Люшков вздрогнул, точно его схватили за руку в чужом кармане, но ответил твердо, даже, пожалуй, излишне твердо:

— Настоящая, господин полковник.

Да, он хотел сказать что-то еще по поводу своего перехода, но этот Намура своим дурацким вопросом сбил его с продуманного поведения и продуманных слов, заставил сердце биться сильнее. Даже ладони вспотели. Конечно, хитрый япошка именно этого и добивался, яснее ясного, так что главное — держать себя с достоинством и не показывать вида…

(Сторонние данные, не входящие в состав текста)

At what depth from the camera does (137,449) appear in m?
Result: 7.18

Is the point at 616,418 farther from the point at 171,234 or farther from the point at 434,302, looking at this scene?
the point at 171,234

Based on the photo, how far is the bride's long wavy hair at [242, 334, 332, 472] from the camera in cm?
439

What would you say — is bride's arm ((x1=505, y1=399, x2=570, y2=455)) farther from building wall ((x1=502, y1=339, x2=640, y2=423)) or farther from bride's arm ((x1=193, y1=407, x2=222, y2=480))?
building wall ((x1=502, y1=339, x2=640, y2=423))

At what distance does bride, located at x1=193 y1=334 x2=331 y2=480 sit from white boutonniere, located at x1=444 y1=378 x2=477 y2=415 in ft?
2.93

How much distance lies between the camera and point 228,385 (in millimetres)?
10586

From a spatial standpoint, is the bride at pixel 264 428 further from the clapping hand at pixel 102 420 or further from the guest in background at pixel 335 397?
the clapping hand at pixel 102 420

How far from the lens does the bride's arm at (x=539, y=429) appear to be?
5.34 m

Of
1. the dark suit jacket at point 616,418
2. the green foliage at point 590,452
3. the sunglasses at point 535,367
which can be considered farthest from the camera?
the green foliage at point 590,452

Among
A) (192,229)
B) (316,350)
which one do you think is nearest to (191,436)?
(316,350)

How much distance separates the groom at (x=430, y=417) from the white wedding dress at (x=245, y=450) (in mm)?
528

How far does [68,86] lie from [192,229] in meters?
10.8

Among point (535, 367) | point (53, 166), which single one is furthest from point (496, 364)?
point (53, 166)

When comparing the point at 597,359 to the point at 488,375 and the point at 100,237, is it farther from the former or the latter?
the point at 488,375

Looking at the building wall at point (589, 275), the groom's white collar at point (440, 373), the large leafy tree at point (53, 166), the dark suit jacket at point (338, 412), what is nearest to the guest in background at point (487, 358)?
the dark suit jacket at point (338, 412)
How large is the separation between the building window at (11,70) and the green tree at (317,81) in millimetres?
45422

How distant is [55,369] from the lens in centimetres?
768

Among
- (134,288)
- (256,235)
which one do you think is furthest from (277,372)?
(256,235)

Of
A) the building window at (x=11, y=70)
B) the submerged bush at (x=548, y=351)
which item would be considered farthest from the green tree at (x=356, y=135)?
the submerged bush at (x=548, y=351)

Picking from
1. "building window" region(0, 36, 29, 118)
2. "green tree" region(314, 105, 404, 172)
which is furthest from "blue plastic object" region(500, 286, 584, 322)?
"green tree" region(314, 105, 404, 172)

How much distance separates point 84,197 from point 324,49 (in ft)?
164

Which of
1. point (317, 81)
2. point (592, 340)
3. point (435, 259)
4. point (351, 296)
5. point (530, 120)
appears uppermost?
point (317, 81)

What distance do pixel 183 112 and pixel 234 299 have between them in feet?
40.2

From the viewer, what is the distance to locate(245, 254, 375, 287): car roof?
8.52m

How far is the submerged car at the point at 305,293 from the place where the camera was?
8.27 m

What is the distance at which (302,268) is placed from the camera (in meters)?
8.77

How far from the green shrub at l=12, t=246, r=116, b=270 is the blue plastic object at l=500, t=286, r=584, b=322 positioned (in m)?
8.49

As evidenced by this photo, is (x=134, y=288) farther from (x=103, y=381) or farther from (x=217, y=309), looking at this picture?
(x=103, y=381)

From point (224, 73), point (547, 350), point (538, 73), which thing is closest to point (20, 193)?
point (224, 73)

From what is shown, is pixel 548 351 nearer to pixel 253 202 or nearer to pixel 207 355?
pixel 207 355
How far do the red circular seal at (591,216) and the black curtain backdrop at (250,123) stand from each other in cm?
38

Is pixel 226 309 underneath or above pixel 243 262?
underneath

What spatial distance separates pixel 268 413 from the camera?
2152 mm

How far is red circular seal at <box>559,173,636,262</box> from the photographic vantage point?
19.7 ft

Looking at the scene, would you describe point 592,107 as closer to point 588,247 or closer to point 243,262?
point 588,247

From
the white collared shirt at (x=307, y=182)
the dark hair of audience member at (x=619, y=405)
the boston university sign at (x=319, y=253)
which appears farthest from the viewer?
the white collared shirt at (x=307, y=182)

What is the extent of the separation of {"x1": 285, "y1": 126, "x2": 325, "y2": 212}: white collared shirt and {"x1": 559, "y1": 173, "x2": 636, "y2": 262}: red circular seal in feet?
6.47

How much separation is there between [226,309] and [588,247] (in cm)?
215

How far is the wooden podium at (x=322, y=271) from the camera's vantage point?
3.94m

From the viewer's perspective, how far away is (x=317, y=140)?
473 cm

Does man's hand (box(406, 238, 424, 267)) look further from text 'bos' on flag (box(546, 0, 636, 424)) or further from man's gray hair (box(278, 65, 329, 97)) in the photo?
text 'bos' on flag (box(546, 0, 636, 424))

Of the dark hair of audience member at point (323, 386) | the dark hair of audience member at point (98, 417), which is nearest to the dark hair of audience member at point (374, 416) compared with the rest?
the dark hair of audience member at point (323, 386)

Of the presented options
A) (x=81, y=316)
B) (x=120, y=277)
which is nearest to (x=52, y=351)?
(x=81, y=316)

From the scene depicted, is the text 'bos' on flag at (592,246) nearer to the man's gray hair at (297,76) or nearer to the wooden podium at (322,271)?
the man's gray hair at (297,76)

Молча, так и не решившись продолжить свою вступительную речь, Люшков расстегнул ремень портупеи, снял маузер и шагнул вперед, чтобы положить его на бамбуковый столик, но офицер подскочил, вырвал маузер из рук перебежчика.

Криво усмехнувшись, Люшков отступил назад, полез рукой в задний карман галифе за «вальтером», однако и в этом случае его желание предупредили стоящие сзади солдаты: руку сдавили в кисти, заломили назад, извлекли пистолет и сноровисто ощупали тело — от подмышек до самых сапог, сняли сумку и бинокль, забрали бумажник, портсигар, перочинный нож. Даже носовой платок и часы через минуту лежали на столике перед полковником Намурой.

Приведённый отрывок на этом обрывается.